[Extracted data entries]
+ + + +

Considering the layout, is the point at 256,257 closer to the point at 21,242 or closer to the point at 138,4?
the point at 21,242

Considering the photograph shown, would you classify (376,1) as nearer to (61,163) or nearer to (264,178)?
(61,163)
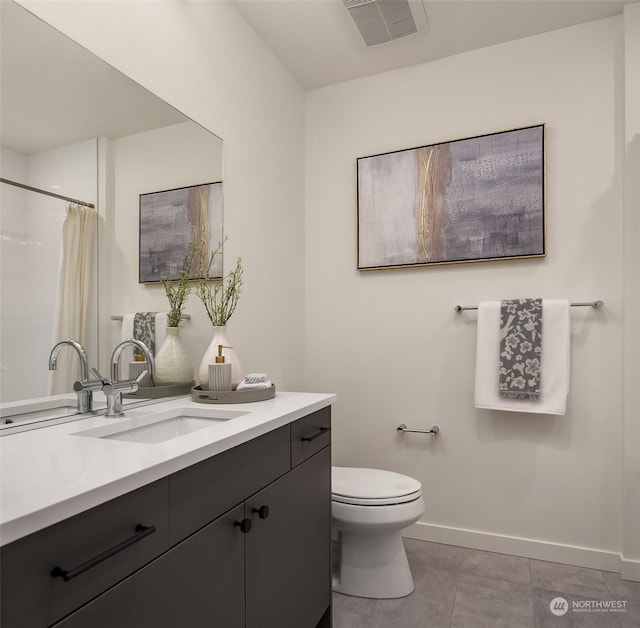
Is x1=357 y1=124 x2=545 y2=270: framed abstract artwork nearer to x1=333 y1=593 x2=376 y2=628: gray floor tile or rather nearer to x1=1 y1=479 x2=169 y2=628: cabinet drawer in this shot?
x1=333 y1=593 x2=376 y2=628: gray floor tile

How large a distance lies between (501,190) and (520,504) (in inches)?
59.3

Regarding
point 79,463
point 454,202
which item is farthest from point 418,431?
point 79,463

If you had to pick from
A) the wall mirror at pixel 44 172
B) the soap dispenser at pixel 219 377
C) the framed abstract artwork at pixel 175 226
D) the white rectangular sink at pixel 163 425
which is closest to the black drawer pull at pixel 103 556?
the white rectangular sink at pixel 163 425

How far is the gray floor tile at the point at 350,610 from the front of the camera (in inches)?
71.0

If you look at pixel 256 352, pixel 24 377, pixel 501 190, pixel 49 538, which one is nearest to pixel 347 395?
pixel 256 352

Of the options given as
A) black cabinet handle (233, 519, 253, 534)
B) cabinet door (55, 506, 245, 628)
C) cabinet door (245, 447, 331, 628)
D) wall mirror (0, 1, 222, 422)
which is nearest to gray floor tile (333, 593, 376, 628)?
cabinet door (245, 447, 331, 628)

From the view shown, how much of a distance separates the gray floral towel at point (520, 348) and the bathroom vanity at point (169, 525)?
1049 mm

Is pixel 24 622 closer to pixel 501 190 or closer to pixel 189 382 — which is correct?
pixel 189 382

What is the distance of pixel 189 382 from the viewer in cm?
186

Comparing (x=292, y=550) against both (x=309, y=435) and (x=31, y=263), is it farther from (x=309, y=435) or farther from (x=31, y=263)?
(x=31, y=263)

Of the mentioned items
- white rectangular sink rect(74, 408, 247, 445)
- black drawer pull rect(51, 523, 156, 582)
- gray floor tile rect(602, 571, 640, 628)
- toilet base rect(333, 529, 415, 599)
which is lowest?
gray floor tile rect(602, 571, 640, 628)

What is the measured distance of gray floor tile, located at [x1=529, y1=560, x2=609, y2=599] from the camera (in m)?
2.00

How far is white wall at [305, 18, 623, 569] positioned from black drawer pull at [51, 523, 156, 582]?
→ 6.08ft

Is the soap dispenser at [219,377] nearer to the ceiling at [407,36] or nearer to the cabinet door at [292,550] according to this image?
the cabinet door at [292,550]
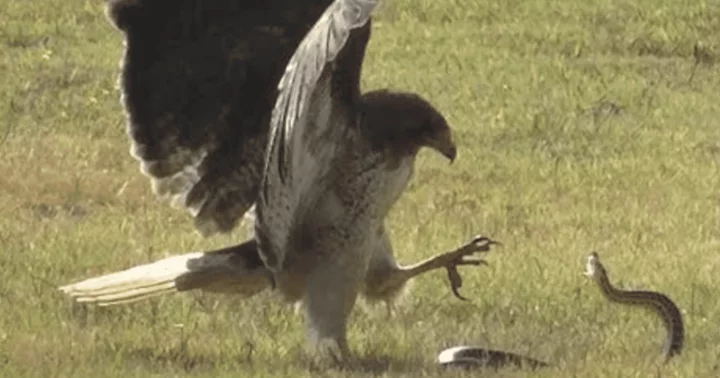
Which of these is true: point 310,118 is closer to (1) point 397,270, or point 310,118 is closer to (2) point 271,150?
(2) point 271,150

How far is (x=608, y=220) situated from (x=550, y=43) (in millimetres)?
5448

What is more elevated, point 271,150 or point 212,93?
point 271,150

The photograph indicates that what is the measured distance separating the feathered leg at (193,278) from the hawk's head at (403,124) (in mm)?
600

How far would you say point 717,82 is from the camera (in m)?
15.0

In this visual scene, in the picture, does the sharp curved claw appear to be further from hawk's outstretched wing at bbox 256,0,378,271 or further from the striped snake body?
hawk's outstretched wing at bbox 256,0,378,271

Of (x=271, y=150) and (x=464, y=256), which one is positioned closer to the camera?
(x=271, y=150)

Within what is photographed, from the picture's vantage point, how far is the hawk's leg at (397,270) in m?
7.51

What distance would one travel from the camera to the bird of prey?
6.89 meters

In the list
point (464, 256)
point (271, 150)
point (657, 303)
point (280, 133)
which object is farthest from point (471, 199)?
point (280, 133)

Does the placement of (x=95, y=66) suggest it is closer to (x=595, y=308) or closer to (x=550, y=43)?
(x=550, y=43)

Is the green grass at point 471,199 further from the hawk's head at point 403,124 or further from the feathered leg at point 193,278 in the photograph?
the hawk's head at point 403,124

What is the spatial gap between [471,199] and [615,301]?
11.8 feet

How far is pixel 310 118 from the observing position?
6746mm

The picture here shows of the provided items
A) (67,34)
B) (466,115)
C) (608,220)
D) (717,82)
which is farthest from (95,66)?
(608,220)
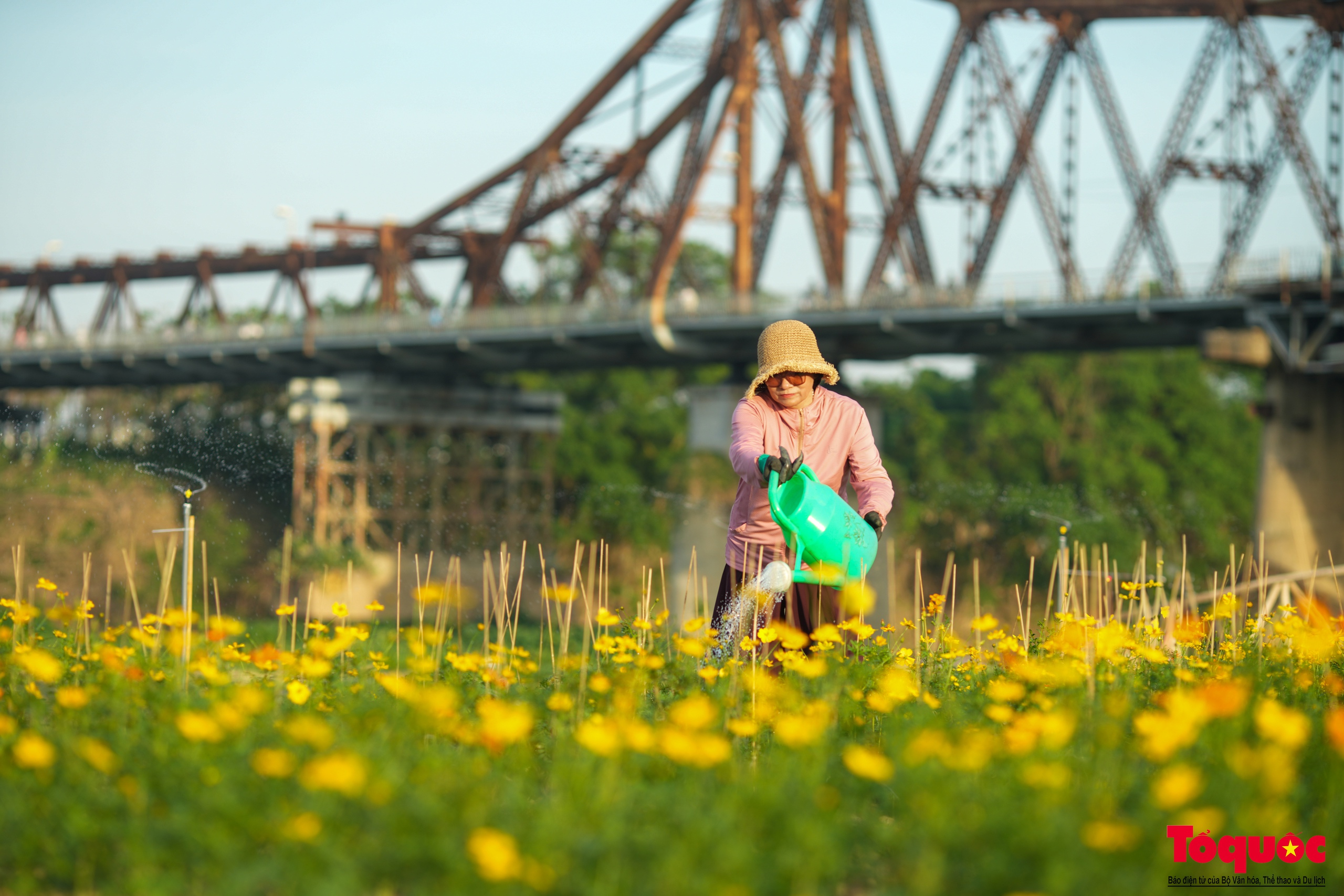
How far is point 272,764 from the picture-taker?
2859mm

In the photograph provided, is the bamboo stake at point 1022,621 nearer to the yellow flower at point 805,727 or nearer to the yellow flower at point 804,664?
the yellow flower at point 804,664

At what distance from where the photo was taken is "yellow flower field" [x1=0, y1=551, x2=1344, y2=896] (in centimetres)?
273

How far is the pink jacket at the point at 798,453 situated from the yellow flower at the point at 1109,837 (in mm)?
2259

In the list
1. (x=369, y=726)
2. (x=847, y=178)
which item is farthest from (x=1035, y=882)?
(x=847, y=178)

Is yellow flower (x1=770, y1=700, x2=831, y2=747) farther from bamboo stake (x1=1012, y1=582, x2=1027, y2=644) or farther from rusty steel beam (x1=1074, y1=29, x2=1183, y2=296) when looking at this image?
rusty steel beam (x1=1074, y1=29, x2=1183, y2=296)

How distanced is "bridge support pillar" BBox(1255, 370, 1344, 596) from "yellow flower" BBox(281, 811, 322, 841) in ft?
67.9

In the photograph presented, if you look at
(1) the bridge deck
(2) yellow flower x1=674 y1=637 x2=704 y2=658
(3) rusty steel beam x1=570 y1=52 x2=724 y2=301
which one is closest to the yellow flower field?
(2) yellow flower x1=674 y1=637 x2=704 y2=658

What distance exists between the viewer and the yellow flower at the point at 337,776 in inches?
105

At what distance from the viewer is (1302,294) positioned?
22125 mm

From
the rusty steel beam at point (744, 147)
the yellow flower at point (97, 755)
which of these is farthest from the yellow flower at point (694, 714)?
the rusty steel beam at point (744, 147)

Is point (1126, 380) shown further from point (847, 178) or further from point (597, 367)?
point (597, 367)

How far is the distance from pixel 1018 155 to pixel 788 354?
Result: 26.8 metres

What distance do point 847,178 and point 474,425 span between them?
43.9 feet

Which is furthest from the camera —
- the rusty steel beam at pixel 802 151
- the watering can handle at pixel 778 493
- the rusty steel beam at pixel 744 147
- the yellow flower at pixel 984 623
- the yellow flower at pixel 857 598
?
the rusty steel beam at pixel 744 147
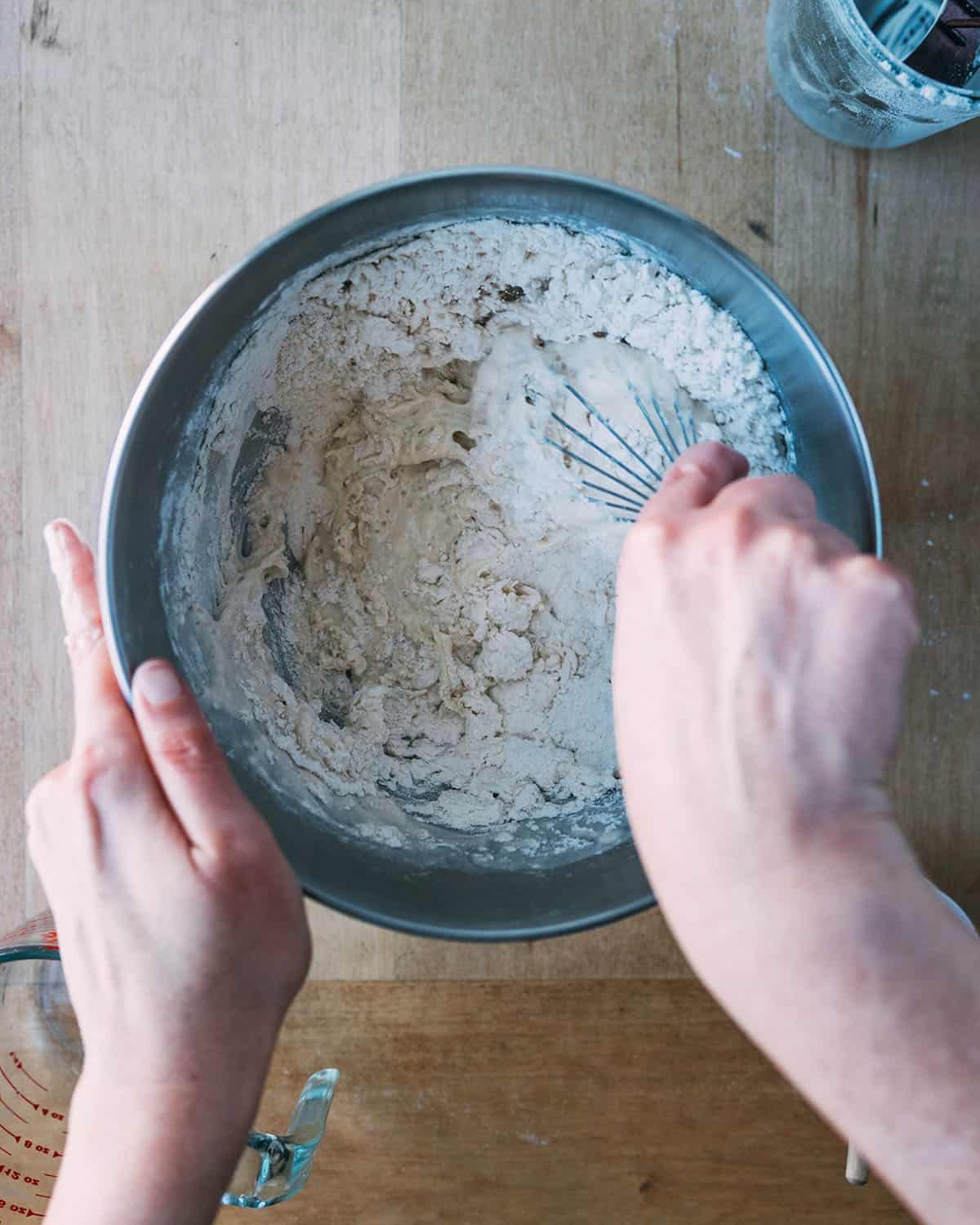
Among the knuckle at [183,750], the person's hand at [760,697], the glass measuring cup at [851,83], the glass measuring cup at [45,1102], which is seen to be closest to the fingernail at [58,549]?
the knuckle at [183,750]

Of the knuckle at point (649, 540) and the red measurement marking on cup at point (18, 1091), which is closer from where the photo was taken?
the knuckle at point (649, 540)

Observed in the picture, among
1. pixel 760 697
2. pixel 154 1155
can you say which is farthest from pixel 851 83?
pixel 154 1155

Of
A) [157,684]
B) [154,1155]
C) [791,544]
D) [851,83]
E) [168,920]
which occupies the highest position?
[851,83]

+ + + +

**TO BE DONE**
Write out all of the records above line for line, omitting the pictures.

**OUTPUT FOR THIS EXERCISE**
Considering the layout, is the point at 256,257 closer to the point at 21,242 or closer to the point at 138,4?
the point at 21,242

Considering the photograph shown, would you classify (376,1) as nearer to (61,163) or nearer to (264,178)?
(61,163)
Is x1=357 y1=124 x2=545 y2=270: framed abstract artwork nearer to x1=333 y1=593 x2=376 y2=628: gray floor tile or rather nearer to x1=1 y1=479 x2=169 y2=628: cabinet drawer in this shot?
x1=333 y1=593 x2=376 y2=628: gray floor tile

How large a distance lies between (501,190) and (520,504) (in inches)?
59.3

Regarding
point 79,463
point 454,202
which item is farthest from point 418,431?
point 79,463

If you had to pick from
A) the wall mirror at pixel 44 172
B) the soap dispenser at pixel 219 377
C) the framed abstract artwork at pixel 175 226
D) the white rectangular sink at pixel 163 425
which is closest to the black drawer pull at pixel 103 556?
the white rectangular sink at pixel 163 425

How far is the gray floor tile at the point at 350,610 from the front of the camera (in inches)?
71.0

If you look at pixel 256 352, pixel 24 377, pixel 501 190, pixel 49 538, which one is nearest to pixel 347 395?
pixel 256 352

Of the options given as
A) black cabinet handle (233, 519, 253, 534)
B) cabinet door (55, 506, 245, 628)
C) cabinet door (245, 447, 331, 628)
D) wall mirror (0, 1, 222, 422)
which is nearest to gray floor tile (333, 593, 376, 628)?
cabinet door (245, 447, 331, 628)

From the view shown, how much of a distance separates the gray floral towel at point (520, 348) and the bathroom vanity at point (169, 525)?
1049 mm

Is pixel 24 622 closer to pixel 501 190 or closer to pixel 189 382 — which is correct?
pixel 189 382

What is the distance of pixel 189 382 from the viewer in cm?
186

Comparing (x=292, y=550) against both (x=309, y=435) and (x=31, y=263), is it farther from (x=309, y=435) or farther from (x=31, y=263)?
(x=31, y=263)

Of the mentioned items
- white rectangular sink rect(74, 408, 247, 445)
- black drawer pull rect(51, 523, 156, 582)
- gray floor tile rect(602, 571, 640, 628)
- toilet base rect(333, 529, 415, 599)
which is lowest?
gray floor tile rect(602, 571, 640, 628)

What is the measured distance of gray floor tile, located at [x1=529, y1=560, x2=609, y2=599] from the camera (in m)?
2.00

How far is white wall at [305, 18, 623, 569] positioned from black drawer pull at [51, 523, 156, 582]?
→ 6.08ft

Is the soap dispenser at [219,377] nearer to the ceiling at [407,36] or nearer to the cabinet door at [292,550] according to this image?
the cabinet door at [292,550]
Which of these is true: point 310,118 is closer to (1) point 397,270, or point 310,118 is closer to (2) point 271,150?
(2) point 271,150

How far is (x=608, y=220) situated from (x=550, y=43) (in millimetres)?
5448

What is more elevated, point 271,150 or point 212,93?
point 271,150

The photograph indicates that what is the measured distance separating the feathered leg at (193,278) from the hawk's head at (403,124) (in mm)?
600

How far would you say point 717,82 is from the camera (in m)?
15.0

In this visual scene, in the picture, does the sharp curved claw appear to be further from hawk's outstretched wing at bbox 256,0,378,271 or further from the striped snake body?
hawk's outstretched wing at bbox 256,0,378,271

Of (x=271, y=150) and (x=464, y=256), which one is positioned closer to the camera?
(x=271, y=150)

Within what is photographed, from the picture's vantage point, how far is the hawk's leg at (397,270) in m?
7.51

What distance would one travel from the camera to the bird of prey?
6.89 meters

In the list
point (464, 256)
point (271, 150)
point (657, 303)
point (280, 133)
which object is farthest from point (471, 199)?
point (280, 133)

Does the placement of (x=95, y=66) suggest it is closer to (x=595, y=308) or closer to (x=550, y=43)?
(x=550, y=43)

Is the green grass at point 471,199 further from the hawk's head at point 403,124 or further from the feathered leg at point 193,278 in the photograph?
the hawk's head at point 403,124

What is the spatial gap between [471,199] and [615,301]?
11.8 feet

How far is pixel 310 118 from the observing position?
6746mm

The picture here shows of the provided items
A) (67,34)
B) (466,115)
C) (608,220)
D) (717,82)
which is farthest from (95,66)?
(608,220)
How far is point 272,764 from the picture-taker?
2859mm

In the photograph provided, is the bamboo stake at point 1022,621 nearer to the yellow flower at point 805,727 or nearer to the yellow flower at point 804,664?
the yellow flower at point 804,664

At what distance from where the photo was taken is "yellow flower field" [x1=0, y1=551, x2=1344, y2=896] (in centimetres)?
273

How far is the pink jacket at the point at 798,453 situated from the yellow flower at the point at 1109,837 (in mm)?
2259

In the list
1. (x=369, y=726)
2. (x=847, y=178)
which item is farthest from (x=1035, y=882)?
(x=847, y=178)

Is yellow flower (x1=770, y1=700, x2=831, y2=747) farther from bamboo stake (x1=1012, y1=582, x2=1027, y2=644) or farther from rusty steel beam (x1=1074, y1=29, x2=1183, y2=296) when looking at this image?
rusty steel beam (x1=1074, y1=29, x2=1183, y2=296)

How distanced is "bridge support pillar" BBox(1255, 370, 1344, 596) from "yellow flower" BBox(281, 811, 322, 841) in ft?
67.9

In the photograph presented, if you look at
(1) the bridge deck
(2) yellow flower x1=674 y1=637 x2=704 y2=658
(3) rusty steel beam x1=570 y1=52 x2=724 y2=301
which one is closest to the yellow flower field?
(2) yellow flower x1=674 y1=637 x2=704 y2=658

What distance exists between the viewer and the yellow flower at the point at 337,776 in inches?
105

At what distance from the viewer is (1302,294) positioned?
22125 mm

From
the rusty steel beam at point (744, 147)
the yellow flower at point (97, 755)
which of these is farthest from the yellow flower at point (694, 714)?
the rusty steel beam at point (744, 147)

Is point (1126, 380) shown further from point (847, 178) or further from point (597, 367)?
point (597, 367)

How far is the distance from pixel 1018 155 to pixel 788 354?
Result: 26.8 metres

What distance do point 847,178 and point 474,425 span between them?
43.9 feet

Which is furthest from the camera —
- the rusty steel beam at pixel 802 151
- the watering can handle at pixel 778 493
- the rusty steel beam at pixel 744 147
- the yellow flower at pixel 984 623
- the yellow flower at pixel 857 598
?
the rusty steel beam at pixel 744 147
Among the knuckle at [183,750], the person's hand at [760,697], the glass measuring cup at [851,83], the glass measuring cup at [45,1102], which is seen to be closest to the fingernail at [58,549]?
the knuckle at [183,750]

Of the knuckle at point (649, 540) and the red measurement marking on cup at point (18, 1091), which is closer from where the photo was taken?
the knuckle at point (649, 540)

Observed in the picture, among
1. pixel 760 697
2. pixel 154 1155
can you say which is farthest from pixel 851 83?
pixel 154 1155

Of
A) [157,684]
B) [154,1155]
C) [791,544]
D) [851,83]
E) [168,920]
which occupies the highest position?
[851,83]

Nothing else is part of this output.